» **AIM**:
Switch each "small shrub" in the records below to "low bush" and write the records out again with nothing else changed. Leave the pictures out.

Records contained in a dataset

|---|

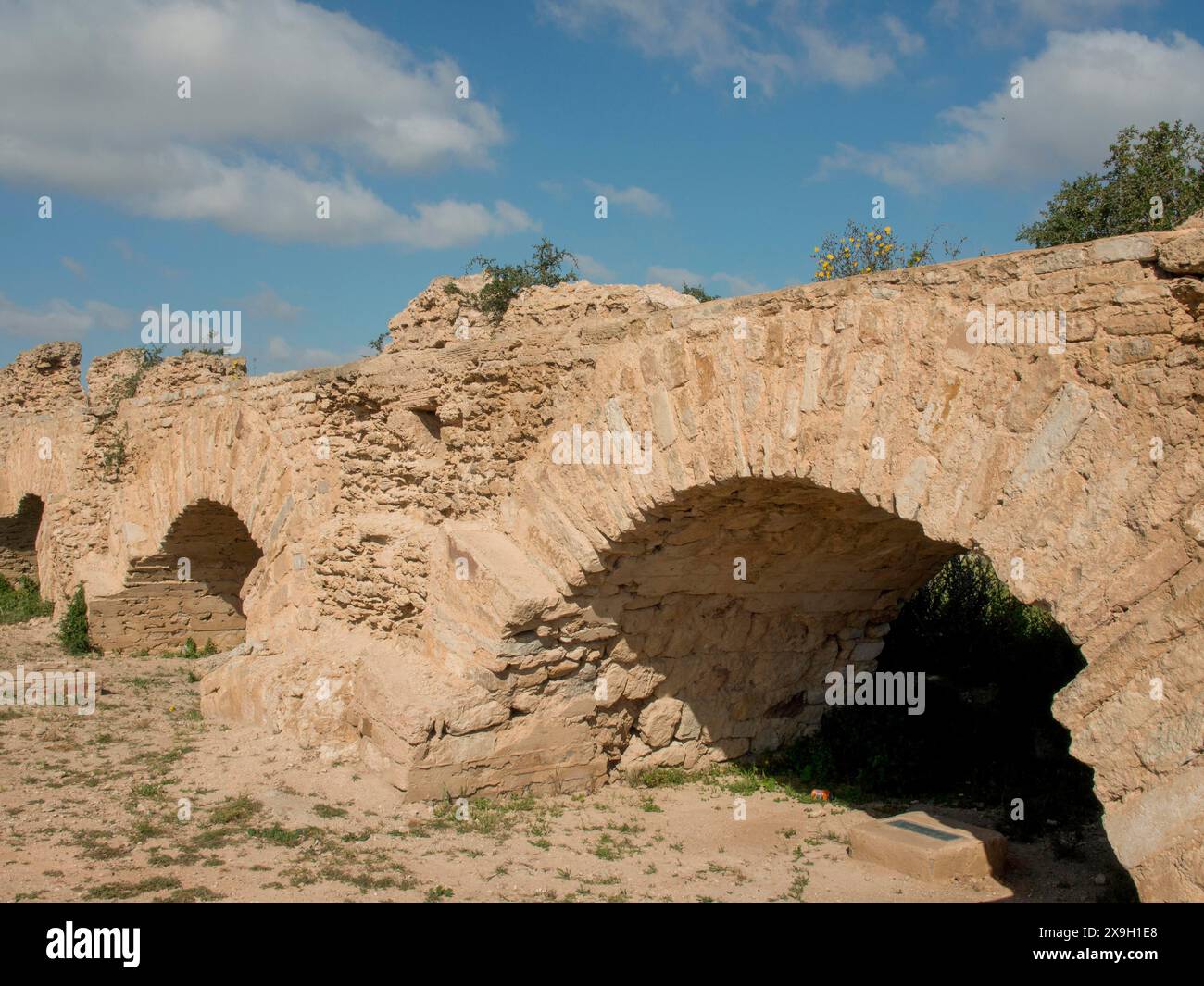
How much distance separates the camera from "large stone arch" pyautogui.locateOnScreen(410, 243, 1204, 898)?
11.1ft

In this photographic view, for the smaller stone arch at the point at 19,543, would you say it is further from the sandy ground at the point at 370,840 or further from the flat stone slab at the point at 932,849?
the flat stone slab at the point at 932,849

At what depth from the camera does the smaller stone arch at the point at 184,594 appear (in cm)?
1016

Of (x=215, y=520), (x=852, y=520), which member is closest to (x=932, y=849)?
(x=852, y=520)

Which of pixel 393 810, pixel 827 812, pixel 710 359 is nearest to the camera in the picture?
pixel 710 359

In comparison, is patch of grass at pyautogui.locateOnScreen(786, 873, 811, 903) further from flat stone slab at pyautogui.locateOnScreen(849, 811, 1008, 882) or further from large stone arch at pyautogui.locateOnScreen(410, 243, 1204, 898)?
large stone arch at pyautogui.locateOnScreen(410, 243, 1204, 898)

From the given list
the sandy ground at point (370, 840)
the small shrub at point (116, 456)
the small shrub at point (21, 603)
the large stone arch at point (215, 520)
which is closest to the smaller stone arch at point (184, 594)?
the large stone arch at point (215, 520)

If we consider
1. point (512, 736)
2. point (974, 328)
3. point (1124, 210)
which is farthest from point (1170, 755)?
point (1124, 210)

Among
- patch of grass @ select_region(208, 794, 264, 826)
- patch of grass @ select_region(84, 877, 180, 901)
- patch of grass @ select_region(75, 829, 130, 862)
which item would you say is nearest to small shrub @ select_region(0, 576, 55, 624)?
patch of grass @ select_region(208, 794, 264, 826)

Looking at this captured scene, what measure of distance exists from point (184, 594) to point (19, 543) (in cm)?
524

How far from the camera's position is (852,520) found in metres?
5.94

|---|

» **EXERCISE RESULT**:
How much distance separates the camera from "large stone arch" pyautogui.locateOnScreen(410, 243, 1204, 898)?
11.1ft

In this photographic view, for the smaller stone arch at the point at 19,543, would you say it is further from the sandy ground at the point at 370,840 or further from the flat stone slab at the point at 932,849?
the flat stone slab at the point at 932,849

At what depth from the camera does the smaller stone arch at the point at 184,594 appear (in cm)?
1016

Of (x=215, y=520), (x=852, y=520), which member is closest to (x=932, y=849)?
(x=852, y=520)

Which of pixel 393 810, pixel 827 812, pixel 710 359 is nearest to the camera in the picture?
pixel 710 359

In comparison, is patch of grass at pyautogui.locateOnScreen(786, 873, 811, 903) further from flat stone slab at pyautogui.locateOnScreen(849, 811, 1008, 882) or further from large stone arch at pyautogui.locateOnScreen(410, 243, 1204, 898)?
large stone arch at pyautogui.locateOnScreen(410, 243, 1204, 898)

From the given list
the sandy ground at point (370, 840)
the low bush at point (116, 456)
the low bush at point (21, 603)
the large stone arch at point (215, 520)
which is closest to the smaller stone arch at point (184, 594)?
the large stone arch at point (215, 520)

If we consider
1. point (512, 736)
2. point (974, 328)
3. point (1124, 210)
which is farthest from point (1170, 755)?
point (1124, 210)

Among
- patch of grass @ select_region(208, 794, 264, 826)
- patch of grass @ select_region(84, 877, 180, 901)
- patch of grass @ select_region(75, 829, 130, 862)
which item would you say is nearest to low bush @ select_region(0, 576, 55, 624)?
patch of grass @ select_region(208, 794, 264, 826)

Looking at this captured scene, what measure of distance exists from point (184, 594) to point (19, 543) (in cm)?
524

How far from the camera's position is (852,520) found in metres?
5.94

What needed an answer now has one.